Katie sits up to get a better look at Dana. “But it’s all true. I am a failure. Nick saw it, Mom saw it—”
“You are not a failure.”
“Then why would Mom ask if I was going to finish the Cohens’ documentary last week? She knew. Even Nick’s mother would call, after she gave us more money for film and bulbs, and she’d ask if I had enough supplies to ‘see this one through.’ Even Candice knew, and laughed at me behind my back. Like today.”
“No one was laughing today. She bullied you up there.”
“It was Patricia. She told Donna those things about me,” she says. “That’s what they all thought of me, all those years.”
“They didn’t. They were your friends.”
Katie considers this, sees Dottie smiling at her from the stand. “He made them all look so incompetent yesterday. With my help.”
“That’s why you left?”
Katie examines her hands for a moment. “I had to. It felt like . . . like for once I was on the wrong side. And then today it was like I wasn’t on any side. You saw Richard’s reaction, Dana. He knew what Donna was planning. He knew what was going to happen today. He timed it that way, I’m sure of it. And after we adjourned, you saw him rush out before I could even ask why.”
“I know.”
“Why would he do that?”
“I don’t know. I still can’t think of any logical reason.”

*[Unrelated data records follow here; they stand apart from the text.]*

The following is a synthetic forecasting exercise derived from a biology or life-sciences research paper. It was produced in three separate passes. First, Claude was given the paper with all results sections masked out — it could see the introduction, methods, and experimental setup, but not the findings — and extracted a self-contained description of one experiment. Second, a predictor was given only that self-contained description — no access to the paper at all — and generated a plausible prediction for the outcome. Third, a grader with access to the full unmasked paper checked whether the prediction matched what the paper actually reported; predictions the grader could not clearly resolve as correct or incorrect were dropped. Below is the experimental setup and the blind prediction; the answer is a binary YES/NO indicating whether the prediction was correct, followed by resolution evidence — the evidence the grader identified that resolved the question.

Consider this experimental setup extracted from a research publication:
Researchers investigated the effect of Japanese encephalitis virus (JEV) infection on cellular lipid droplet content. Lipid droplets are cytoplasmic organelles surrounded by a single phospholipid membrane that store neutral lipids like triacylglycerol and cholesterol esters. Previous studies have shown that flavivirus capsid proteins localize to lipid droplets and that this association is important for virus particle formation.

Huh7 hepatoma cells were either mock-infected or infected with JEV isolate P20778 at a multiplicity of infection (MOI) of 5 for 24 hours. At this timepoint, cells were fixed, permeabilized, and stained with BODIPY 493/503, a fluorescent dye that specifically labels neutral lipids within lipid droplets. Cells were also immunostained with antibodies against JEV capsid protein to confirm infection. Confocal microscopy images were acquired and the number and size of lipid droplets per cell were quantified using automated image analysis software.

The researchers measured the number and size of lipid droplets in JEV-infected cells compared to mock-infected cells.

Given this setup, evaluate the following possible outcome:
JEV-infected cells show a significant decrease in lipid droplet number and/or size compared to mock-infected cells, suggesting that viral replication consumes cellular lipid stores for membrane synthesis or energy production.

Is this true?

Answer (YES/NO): YES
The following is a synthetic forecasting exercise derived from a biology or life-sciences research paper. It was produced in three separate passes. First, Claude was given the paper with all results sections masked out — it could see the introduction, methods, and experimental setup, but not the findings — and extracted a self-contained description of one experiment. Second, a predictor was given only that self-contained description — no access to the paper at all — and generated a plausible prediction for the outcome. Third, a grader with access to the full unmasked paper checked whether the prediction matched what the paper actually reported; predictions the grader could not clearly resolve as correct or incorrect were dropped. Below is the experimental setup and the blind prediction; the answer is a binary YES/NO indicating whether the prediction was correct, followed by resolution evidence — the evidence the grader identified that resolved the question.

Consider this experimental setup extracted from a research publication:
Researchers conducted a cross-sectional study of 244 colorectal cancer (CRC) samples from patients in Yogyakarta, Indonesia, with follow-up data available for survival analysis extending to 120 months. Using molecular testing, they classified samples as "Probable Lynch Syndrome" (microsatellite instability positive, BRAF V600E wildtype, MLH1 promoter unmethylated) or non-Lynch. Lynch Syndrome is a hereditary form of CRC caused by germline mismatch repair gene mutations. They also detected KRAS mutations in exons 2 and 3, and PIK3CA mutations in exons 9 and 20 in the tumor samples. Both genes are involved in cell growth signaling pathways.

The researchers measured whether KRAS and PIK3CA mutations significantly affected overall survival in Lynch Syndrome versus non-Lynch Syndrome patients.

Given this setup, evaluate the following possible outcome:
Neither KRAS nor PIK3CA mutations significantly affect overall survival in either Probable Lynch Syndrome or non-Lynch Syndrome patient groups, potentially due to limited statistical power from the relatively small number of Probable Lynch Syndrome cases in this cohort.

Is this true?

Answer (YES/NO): YES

“Maybe Donna told him about me this weekend, and that’s why he’s been acting so differently toward me. But I don’t understand. Why would she? And why wouldn’t he warn me?”
Dana sits up now, too, crosses her legs underneath her. “She didn’t tell him about you not finishing your documentaries, Katie,” she says quietly. “Or about visiting the center so much. I don’t know if she unintentionally let something out this weekend, or if Richard overheard a piece of the defense’s strategy, but you’re right, something happened. And I think that’s why Richard changed his plan with you today. He wanted her to discredit you, to distance himself from you. But she wasn’t the one who told him those things.”
“Then who? I don’t understand any of this.”
“I told him,” Dana says softly, lowering her eyes. “Before the trial even began. When he interviewed me.”
“You? Why would you do that?”
“Katie,” she says, her eyes pleading for understanding now, “I was trying to protect you. I wanted him to understand you. What you’ve been through.”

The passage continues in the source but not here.